America’s “Dividend Detective” Shares His Secrets

Finding attractive yields on investments today has become more of a treacherous scavenger hunt than a routine financial exercise. US Treasury notes that mature in 10 years pay a measly 1.9%. Even many bonds issued by corporations pay less than 4%. But if you are willing to take some risks, you can find yields topping 7%.

Bottom Line/Personal asked investment experts about their favorite ways to boost an investment portfolio’s yields to 7% or better. In the first part of this two-part series, “Dividend Detective” Harry Domash suggests stocks ranging from phone companies to real estate investment trusts as sources for an income boost. In part two, in the March 1, 2012 issue, additional investments offering extra income include bonds from such countries as Peru and Turkey and Canadian oil and gas stocks.

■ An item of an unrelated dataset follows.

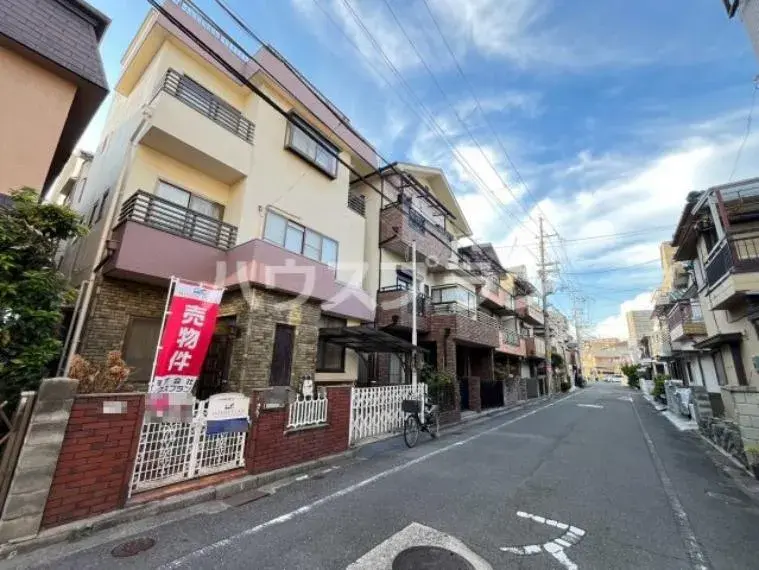 6DK Property Neyagawa City Osaka Prefecture (3)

How to boost your yields now…

LOCAL PHONE PROVIDERS

Companies that provide landline phone service in less populated areas of the US seem like dinosaurs in a world of dazzling smartphones and superfast Internet. Their revenues are contracting by about 3% a year overall, but they have significant strengths that many investors overlook—fairly stable stock prices…enormous annual cash flows…low overhead and expansion costs because most of the infrastructure to run their services already is in place…minimal competition from cable companies in rural markets that they serve…and best of all, annual dividend yields of 7% to 9%.

Biggest risk: Limited opportunity for stock price gains. These companies won’t offer the kind of growth that will push up their stock prices very much in the coming years, but for many investors, the dividends make up for that.

My favorites now…

CenturyLink (CTL) is the third-largest landline phone company in the US, providing local phone service to 15 million customers and high-speed Internet access to more than 5 million customers across 37 states. Its recent acquisition of Qwest Communications substantially increased its customer base. Recent share price: $36.64 Recent yield: 7.9%.

Windstream Corp. (WIN) provides landlines to 3 million customers and Internet access to 1.3 million in the Southeast and Midwest. It has supplemented its declining core business with acquisitions that enable it to deliver high-speed Internet, digital phone and high-definition TV services. Recent share price: $11.97. Recent yield: 8.3%.

SPECIALTY LENDERS

With banks and other traditional lenders still reluctant to extend most forms of credit, many midsized businesses that are too small to go public are desperate for financing. That’s a lucrative environment for Business Development Companies (BDCs), which are able to borrow money cheaply and then lend it to firms at higher rates and/or take an equity stake and provide managerial expertise.

Because BDCs enjoy a tax-advantaged status, they are able to pay annual yields typically in the range of 8% to 12%.

Biggest risk: Another recession. A BDC’s stock price and the stability of its dividends depend on making shrewd investments in smaller companies. The financial crisis of 2008 hurt BDCs severely. Credit markets froze, and BDCs were forced to cut their dividend distributions as many of the companies that they invested in went out of business. I think the possibility of slipping back into a recession is now remote, but it is wise to buy only the most stable and well-financed BDCs.

My favorites now…

Ares Capital (ARCC) is one of the nation’s largest BDCs, with a $5 billion portfolio invested in about 150 companies. Recent share price: $15.88. Recent yield: 9%.

Triangle Capital Corporation (TCAP) is a well-managed BDC that focuses on companies with annual revenues under $100 million in the Southeast and mid-Atlantic regions. Recent share price: $19.32. Recent yield: 9.7%.

MORTGAGE REITS

There is a special type of corporation that invests in government-issued securities backed by bundles of thousands of residential mortgages. These so-called mortgage real estate investment trusts (REITs) use short-term borrowed money to fund these investments. Interest rates on short-term loans now are so low that these mortgage REITs can make big profits on the difference between the interest they earn on their investments and the interest they pay on the borrowed money. As a result, mortgage REITs—which pay no federal income tax because they pay out most of their income as dividends to shareholders—are generating yields as high as 20% on those dividends.

Biggest risks: The Securities and Exchange Commission has begun a review on whether to tighten regulation of mortgage REITs, which could limit their ability to use large amounts of borrowed money to make investments. This caused mortgage REIT stock prices to plunge in September and could continue to stir up trouble. Another risk is that if higher interest rates push up the cost of borrowed money, mortgage REITs would have to cut their dividend payouts, although it is unlikely that interest rates will jump anytime soon, given that the Federal Reserve is intent on keeping them low to bolster the economy.

My favorites now…

American Capital Agency (AGNC), with $57 billion in assets under management, is one of the highest-yielding mortgage REITs. Recent share price: $28.23. Recent yield: 19.9%.

Annaly Capital Management (NLY), which is the largest mortgage REIT, has more than $110 billion in assets under management and a strong 14-year track record. Recent share price: $16.37. Recent yield: 13.9%.